With Katherine Wyatt’s help over the following days, we started to put together a picture, though that picture did little to shed light on the mystery of the Johurá. The FARC and the ELN were mixing to an unprecedented degree, sharing resources and jointly occupying territory previously disputed between them. They were also in communication—using the same Johurá whistle code—with Sendero Luminoso, or “Shining Path,” an old Maoist guerrilla faction in Peru deeply involved with the cocaine trade.
This level of collaboration was unprecedented, but not inconceivable. All three groups had decades of revolutionary activity tied originally to communism, and all funded their operations through a stranglehold on local drug trafficking. That they might be working together was a concern, but it made some sense, in the same way the American Mafia might forge a working relationship with Mexican drug cartels.
The mystifying part of it was how the Johurá fit in. These groups all operated on the edges of the Amazon jungle, but that was like saying Los Angeles and Hong Kong both shared an ocean. The sparsely populated Maici River basin, where the Johurá lived, had roughly the land area of France, and it was located in the state of Rondônia in Brazil, nowhere near Colombia or Peru. The guerrilla groups weren’t exactly close to each other either, but they were separated from the Johurá by what would be a two-hour plane flight over a thousand kilometers of the most trackless and unexplored jungle in the world. How was it possible that these terrorist organizations were using such an obscure language to communicate?

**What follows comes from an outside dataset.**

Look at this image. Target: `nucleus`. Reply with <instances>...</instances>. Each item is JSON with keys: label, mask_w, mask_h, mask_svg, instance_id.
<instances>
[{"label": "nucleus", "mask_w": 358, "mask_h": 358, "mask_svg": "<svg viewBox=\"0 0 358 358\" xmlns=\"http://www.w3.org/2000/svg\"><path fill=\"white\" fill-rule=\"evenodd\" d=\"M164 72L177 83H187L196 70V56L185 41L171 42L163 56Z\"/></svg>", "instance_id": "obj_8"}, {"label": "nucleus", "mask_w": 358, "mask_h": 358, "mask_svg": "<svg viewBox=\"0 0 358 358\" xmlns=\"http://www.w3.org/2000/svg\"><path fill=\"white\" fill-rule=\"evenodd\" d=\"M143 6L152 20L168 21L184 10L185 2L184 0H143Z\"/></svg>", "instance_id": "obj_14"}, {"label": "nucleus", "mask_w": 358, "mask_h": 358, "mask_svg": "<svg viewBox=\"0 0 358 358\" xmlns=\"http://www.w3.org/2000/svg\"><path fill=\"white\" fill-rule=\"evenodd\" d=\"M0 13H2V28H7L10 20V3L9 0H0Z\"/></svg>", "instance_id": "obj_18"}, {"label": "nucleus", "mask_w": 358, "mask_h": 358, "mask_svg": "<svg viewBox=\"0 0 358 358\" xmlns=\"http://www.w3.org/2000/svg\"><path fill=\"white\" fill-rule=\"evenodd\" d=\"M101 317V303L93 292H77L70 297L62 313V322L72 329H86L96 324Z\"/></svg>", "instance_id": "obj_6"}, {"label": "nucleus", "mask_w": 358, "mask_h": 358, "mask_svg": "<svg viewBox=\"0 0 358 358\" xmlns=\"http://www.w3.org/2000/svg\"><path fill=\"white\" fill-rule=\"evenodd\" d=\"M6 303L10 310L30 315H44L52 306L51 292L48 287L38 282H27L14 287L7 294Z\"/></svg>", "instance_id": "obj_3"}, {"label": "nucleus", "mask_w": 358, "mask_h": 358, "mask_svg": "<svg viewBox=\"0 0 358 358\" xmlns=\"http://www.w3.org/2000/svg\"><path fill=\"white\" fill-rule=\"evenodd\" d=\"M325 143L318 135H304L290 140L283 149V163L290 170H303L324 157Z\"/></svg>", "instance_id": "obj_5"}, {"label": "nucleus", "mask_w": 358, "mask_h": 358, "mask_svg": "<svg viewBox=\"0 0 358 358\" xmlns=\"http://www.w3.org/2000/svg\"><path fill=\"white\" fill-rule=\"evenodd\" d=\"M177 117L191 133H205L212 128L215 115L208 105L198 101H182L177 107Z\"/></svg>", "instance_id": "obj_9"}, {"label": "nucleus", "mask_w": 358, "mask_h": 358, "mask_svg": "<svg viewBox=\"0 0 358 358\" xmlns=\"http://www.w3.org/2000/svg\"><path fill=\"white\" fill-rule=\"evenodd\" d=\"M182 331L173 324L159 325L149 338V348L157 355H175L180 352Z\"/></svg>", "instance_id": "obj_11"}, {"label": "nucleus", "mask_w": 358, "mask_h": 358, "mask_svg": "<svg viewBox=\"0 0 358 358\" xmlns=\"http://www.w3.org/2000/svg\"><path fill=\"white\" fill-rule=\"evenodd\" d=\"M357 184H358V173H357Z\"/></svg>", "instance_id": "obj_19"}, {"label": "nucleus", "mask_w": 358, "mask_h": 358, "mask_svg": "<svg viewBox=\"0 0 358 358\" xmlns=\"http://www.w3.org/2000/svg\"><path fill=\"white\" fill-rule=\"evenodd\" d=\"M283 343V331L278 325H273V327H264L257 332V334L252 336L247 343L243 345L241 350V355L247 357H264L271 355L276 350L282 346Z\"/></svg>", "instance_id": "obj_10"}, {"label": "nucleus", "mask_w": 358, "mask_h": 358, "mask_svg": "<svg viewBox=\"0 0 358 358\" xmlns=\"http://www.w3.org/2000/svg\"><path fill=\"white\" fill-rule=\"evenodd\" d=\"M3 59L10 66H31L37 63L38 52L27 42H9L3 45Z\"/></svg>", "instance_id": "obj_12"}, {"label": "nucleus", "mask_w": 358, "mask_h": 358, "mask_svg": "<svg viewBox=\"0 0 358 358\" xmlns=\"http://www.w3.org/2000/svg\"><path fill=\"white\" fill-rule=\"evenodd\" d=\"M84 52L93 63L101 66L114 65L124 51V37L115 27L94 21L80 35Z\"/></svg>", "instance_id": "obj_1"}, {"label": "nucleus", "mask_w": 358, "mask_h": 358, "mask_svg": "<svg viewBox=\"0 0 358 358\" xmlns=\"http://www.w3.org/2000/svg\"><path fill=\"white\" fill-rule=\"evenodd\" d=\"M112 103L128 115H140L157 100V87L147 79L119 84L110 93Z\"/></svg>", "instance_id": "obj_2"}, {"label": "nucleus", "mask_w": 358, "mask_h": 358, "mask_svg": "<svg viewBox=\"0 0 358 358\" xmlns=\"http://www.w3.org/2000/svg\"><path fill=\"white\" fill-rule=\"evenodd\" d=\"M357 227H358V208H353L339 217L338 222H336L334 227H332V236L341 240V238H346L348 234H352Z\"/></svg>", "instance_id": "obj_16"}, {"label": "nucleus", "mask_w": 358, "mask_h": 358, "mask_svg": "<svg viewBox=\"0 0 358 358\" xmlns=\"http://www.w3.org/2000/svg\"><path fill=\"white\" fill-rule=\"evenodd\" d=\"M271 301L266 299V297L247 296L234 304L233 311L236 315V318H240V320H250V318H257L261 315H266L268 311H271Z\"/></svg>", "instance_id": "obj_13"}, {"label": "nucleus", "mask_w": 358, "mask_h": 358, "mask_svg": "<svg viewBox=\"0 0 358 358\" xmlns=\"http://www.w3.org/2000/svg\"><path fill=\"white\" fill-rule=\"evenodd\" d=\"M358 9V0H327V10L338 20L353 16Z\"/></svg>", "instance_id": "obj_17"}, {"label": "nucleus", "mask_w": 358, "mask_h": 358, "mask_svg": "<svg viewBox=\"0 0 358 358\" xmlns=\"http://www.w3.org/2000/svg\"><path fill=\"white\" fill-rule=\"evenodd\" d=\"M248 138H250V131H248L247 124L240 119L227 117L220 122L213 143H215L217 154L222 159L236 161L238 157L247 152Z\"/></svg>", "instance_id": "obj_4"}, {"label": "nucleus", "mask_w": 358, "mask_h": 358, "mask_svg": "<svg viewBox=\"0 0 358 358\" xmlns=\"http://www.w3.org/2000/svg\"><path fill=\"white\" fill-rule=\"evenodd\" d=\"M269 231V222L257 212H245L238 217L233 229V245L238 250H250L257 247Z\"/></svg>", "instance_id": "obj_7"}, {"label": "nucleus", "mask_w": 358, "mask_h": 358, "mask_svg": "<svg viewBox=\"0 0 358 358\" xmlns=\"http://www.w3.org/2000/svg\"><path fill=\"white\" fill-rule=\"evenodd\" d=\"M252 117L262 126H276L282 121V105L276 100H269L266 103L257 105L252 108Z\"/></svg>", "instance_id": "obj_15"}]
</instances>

Melody’s superiors didn’t care much about how the messages were encoded; they just cared about the political implications of the information we were deciphering. The operation grew bigger than just our little group, as whole divisions of the NSA concerned with South America—not to mention their counterparts in the CIA—added their opinions and analyses to the growing pile of intelligence. We were rapidly sidelined, since the messages were no longer indecipherables. Two linguists began studying Johurá with Katherine Wyatt, and I didn’t see her anymore.